_Task directions_
Write the next part of the article about condom inventor Julius Fromm, starting after its last sentence.
* start Text segment *
Condom Kaiser: The tragic fate of inventor Julius Fromm
Fromms Act - the world's first brand-name latex condom
VIRTUALLY EVERYBODY USES THEM from time to time, but few people are aware of the uplifting and ultimately heart-breaking story that lies behind the world’s most widespread – if not always most loved – contraceptive device: the seamless latex condom.
A new book is about to correct this shortcoming in the English-speaking world. Fromms: How Julius Fromm’s Condom Empire Fell to the Nazis by historian Götz Aly and Spiegel editor Michael Sontheimer is scheduled to appear in American bookshops later this month (the original German-language version appeared in 2007). Aly and Sontheimer have written not just a biography of a man and his revolutionary creation, but also of an era: the rise of a new Jewish middle class in central Europe around 1900 and its subsequent “Aryanization” and extermination at the hands of the Nazi Party.
Julius Fromm was born in 1883 as Israel From to a poor eastern Jewish family in the Polish shtetl of Konin, which at that time belonged to the Russian Empire. A decade later the family of eight fled the poverty and hopelessness of anti-Semitic Russia to Germany’s boomtown capital, Berlin. There the family settled in the “Scheunenviertel,” the city’s predominantly Jewish immigrant slum near Alexanderplatz, where they eked out an existence rolling cigarettes at home and selling them in local bars. Since large-scale factories were putting the hand-made cigarette out of business, young Julius took chemistry classes in night school and dreamed of better times. In 1906 he married his pregnant fiancée, who would go on to bear him three sons. It is conceivable that this awkward experience gave him the idea that would transform sex forever.
* end Text segment *
* start Supplied information *
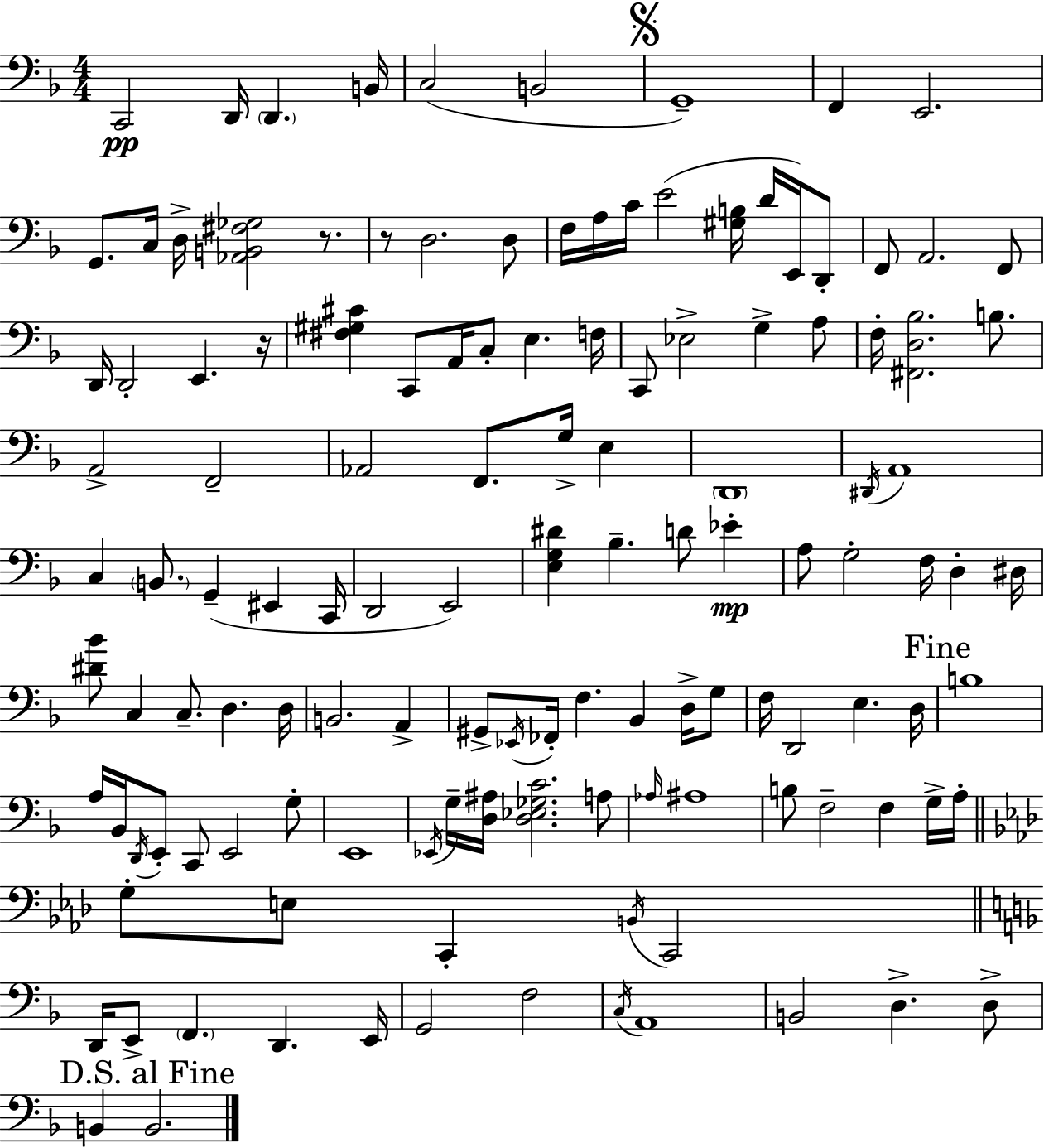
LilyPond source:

{
  \clef bass
  \numericTimeSignature
  \time 4/4
  \key f \major
  c,2\pp d,16 \parenthesize d,4. b,16 | c2( b,2 | \mark \markup { \musicglyph "scripts.segno" } g,1--) | f,4 e,2. | \break g,8. c16 d16-> <aes, b, fis ges>2 r8. | r8 d2. d8 | f16 a16 c'16 e'2( <gis b>16 d'16 e,16) d,8-. | f,8 a,2. f,8 | \break d,16 d,2-. e,4. r16 | <fis gis cis'>4 c,8 a,16 c8-. e4. f16 | c,8 ees2-> g4-> a8 | f16-. <fis, d bes>2. b8. | \break a,2-> f,2-- | aes,2 f,8. g16-> e4 | \parenthesize d,1 | \acciaccatura { dis,16 } a,1 | \break c4 \parenthesize b,8. g,4--( eis,4 | c,16 d,2 e,2) | <e g dis'>4 bes4.-- d'8 ees'4-.\mp | a8 g2-. f16 d4-. | \break dis16 <dis' bes'>8 c4 c8.-- d4. | d16 b,2. a,4-> | gis,8-> \acciaccatura { ees,16 } fes,16-. f4. bes,4 d16-> | g8 f16 d,2 e4. | \break d16 \mark "Fine" b1 | a16 bes,16 \acciaccatura { d,16 } e,8-. c,8 e,2 | g8-. e,1 | \acciaccatura { ees,16 } g16-- <d ais>16 <d ees ges c'>2. | \break a8 \grace { aes16 } ais1 | b8 f2-- f4 | g16-> a16-. \bar "||" \break \key aes \major g8-. e8 c,4-. \acciaccatura { b,16 } c,2 | \bar "||" \break \key f \major d,16 e,8-> \parenthesize f,4. d,4. e,16 | g,2 f2 | \acciaccatura { c16 } a,1 | b,2 d4.-> d8-> | \break \mark "D.S. al Fine" b,4 b,2. | \bar "|."
}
* end Supplied information *
_Answer for this exercise_
Fromm’s father died already in 1898, and his mother followed him to the grave in 1912. Now Israel took over as head of the family. That same year he set up a one-man workshop in the Berlin workers’ district of Prenzlauer Berg, where he manufactured perfume and rubber items. For months he experimented with a new kind of condom for this severely overpopulated city. (In those days the squalid Prenzlauer Berg neighborhood had the highest population density of any urban area on earth.) Aly and Sontheimer describe the fruit of Fromm’s efforts as “a revolution in bed,” which – like the birth control pill almost five decades later – “reliably separated lust and love from reproduction.”
"The finest!" Ad for Fromm's sideline of rubber sponges (1920s)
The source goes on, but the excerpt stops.